Saved data entries:
=== Begin Enclosure ===

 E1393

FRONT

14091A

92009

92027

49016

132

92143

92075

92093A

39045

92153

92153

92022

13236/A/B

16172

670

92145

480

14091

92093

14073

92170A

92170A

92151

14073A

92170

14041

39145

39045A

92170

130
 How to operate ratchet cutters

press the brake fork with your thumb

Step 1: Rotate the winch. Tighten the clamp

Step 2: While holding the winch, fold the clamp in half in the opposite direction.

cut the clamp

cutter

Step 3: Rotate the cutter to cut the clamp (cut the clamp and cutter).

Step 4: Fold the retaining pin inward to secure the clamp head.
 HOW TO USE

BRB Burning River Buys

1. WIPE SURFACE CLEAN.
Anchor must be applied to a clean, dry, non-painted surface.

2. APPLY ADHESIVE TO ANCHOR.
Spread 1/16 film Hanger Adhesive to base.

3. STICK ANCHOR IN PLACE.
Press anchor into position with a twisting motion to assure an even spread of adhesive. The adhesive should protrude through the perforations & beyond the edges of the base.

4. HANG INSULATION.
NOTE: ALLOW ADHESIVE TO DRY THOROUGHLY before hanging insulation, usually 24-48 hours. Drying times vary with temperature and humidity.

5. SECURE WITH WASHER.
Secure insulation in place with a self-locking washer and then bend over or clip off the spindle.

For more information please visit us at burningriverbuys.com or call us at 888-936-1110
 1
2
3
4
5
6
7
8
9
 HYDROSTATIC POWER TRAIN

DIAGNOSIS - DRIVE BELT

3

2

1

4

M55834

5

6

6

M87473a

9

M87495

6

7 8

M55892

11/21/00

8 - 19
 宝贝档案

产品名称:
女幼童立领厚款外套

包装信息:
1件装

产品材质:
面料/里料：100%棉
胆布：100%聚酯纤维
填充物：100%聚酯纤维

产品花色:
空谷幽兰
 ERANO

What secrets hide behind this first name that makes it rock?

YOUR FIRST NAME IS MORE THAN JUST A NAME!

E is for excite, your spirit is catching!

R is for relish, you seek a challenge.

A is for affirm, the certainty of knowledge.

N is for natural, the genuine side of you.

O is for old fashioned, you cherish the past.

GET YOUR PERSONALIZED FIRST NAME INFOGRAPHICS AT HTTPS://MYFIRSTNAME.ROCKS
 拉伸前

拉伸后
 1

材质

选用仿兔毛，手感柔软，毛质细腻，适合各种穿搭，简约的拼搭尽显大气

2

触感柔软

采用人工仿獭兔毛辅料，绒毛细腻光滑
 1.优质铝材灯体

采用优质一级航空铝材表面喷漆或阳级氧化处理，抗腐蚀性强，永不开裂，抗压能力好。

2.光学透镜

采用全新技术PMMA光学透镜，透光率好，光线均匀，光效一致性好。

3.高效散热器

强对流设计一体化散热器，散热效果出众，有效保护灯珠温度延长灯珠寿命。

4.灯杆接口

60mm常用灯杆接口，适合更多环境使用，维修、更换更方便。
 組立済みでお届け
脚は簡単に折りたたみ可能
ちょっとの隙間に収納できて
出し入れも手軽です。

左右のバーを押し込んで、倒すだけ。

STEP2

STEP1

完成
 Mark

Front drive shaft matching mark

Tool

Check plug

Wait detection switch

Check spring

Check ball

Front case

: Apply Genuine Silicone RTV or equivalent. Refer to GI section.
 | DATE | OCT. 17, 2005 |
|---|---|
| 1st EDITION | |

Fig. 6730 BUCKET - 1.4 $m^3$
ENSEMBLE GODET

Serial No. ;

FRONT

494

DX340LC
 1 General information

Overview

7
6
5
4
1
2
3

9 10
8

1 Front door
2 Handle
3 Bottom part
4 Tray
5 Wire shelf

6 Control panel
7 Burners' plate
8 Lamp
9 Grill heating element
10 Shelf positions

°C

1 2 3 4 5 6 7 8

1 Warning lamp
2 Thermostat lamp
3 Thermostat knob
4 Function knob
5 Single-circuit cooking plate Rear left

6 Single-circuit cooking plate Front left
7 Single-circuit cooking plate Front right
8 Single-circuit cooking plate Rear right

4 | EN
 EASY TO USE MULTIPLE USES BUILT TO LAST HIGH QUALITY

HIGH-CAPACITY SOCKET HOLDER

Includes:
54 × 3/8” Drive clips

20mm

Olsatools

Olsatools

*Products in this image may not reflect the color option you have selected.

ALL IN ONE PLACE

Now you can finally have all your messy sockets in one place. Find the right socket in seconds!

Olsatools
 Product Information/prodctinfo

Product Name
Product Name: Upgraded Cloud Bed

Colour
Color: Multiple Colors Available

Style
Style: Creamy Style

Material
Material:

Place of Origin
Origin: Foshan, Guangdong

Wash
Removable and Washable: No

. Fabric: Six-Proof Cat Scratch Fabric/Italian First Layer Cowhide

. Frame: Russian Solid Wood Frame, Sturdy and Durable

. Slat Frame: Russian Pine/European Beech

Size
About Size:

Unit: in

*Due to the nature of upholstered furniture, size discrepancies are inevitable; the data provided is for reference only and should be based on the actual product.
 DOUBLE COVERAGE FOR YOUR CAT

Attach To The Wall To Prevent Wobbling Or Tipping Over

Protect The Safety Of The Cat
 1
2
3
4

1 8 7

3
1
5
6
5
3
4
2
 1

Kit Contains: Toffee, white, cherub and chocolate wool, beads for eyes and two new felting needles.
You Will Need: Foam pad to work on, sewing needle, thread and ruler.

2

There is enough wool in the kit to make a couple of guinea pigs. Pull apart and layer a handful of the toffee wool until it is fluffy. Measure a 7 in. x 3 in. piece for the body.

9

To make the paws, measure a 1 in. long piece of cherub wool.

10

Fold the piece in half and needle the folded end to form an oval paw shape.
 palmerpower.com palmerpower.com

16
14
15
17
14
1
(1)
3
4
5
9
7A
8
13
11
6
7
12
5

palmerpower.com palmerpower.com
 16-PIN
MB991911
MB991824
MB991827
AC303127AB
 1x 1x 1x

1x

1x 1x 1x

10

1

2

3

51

=== End Enclosure ===

> **WHAT YOU ARE ASKED TO DO**
What is needed is a verbatim copy of every line in the records above from the one containing "EDITION | |" down to the one containing "Kit Contains: Toffee, white, cherub", both included, and nothing more.

> **SOLUTION TO THE EXERCISE**
| 1st EDITION | |

Fig. 6730 BUCKET - 1.4 $m^3$
ENSEMBLE GODET

Serial No. ;

FRONT

494

DX340LC
 1 General information

Overview

7
6
5
4
1
2
3

9 10
8

1 Front door
2 Handle
3 Bottom part
4 Tray
5 Wire shelf

6 Control panel
7 Burners' plate
8 Lamp
9 Grill heating element
10 Shelf positions

°C

1 2 3 4 5 6 7 8

1 Warning lamp
2 Thermostat lamp
3 Thermostat knob
4 Function knob
5 Single-circuit cooking plate Rear left

6 Single-circuit cooking plate Front left
7 Single-circuit cooking plate Front right
8 Single-circuit cooking plate Rear right

4 | EN
 EASY TO USE MULTIPLE USES BUILT TO LAST HIGH QUALITY

HIGH-CAPACITY SOCKET HOLDER

Includes:
54 × 3/8” Drive clips

20mm

Olsatools

Olsatools

*Products in this image may not reflect the color option you have selected.

ALL IN ONE PLACE

Now you can finally have all your messy sockets in one place. Find the right socket in seconds!

Olsatools
 Product Information/prodctinfo

Product Name
Product Name: Upgraded Cloud Bed

Colour
Color: Multiple Colors Available

Style
Style: Creamy Style

Material
Material:

Place of Origin
Origin: Foshan, Guangdong

Wash
Removable and Washable: No

. Fabric: Six-Proof Cat Scratch Fabric/Italian First Layer Cowhide

. Frame: Russian Solid Wood Frame, Sturdy and Durable

. Slat Frame: Russian Pine/European Beech

Size
About Size:

Unit: in

*Due to the nature of upholstered furniture, size discrepancies are inevitable; the data provided is for reference only and should be based on the actual product.
 DOUBLE COVERAGE FOR YOUR CAT

Attach To The Wall To Prevent Wobbling Or Tipping Over

Protect The Safety Of The Cat
 1
2
3
4

1 8 7

3
1
5
6
5
3
4
2
 1

Kit Contains: Toffee, white, cherub and chocolate wool, beads for eyes and two new felting needles.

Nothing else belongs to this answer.